Render each line of the entries below as a string in a JSON list, one string per line, leaving out blank lines.
------------------------------------
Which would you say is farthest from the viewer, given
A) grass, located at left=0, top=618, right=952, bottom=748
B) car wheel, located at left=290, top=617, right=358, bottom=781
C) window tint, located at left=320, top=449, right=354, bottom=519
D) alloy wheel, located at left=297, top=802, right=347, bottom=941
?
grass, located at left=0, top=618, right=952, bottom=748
------------------------------------
#### [Task answer]
[
  "Which would you say is farthest from the viewer, given",
  "A) grass, located at left=0, top=618, right=952, bottom=748",
  "B) car wheel, located at left=290, top=617, right=358, bottom=781",
  "C) window tint, located at left=320, top=449, right=354, bottom=519",
  "D) alloy wheel, located at left=297, top=802, right=347, bottom=941",
  "?",
  "grass, located at left=0, top=618, right=952, bottom=748"
]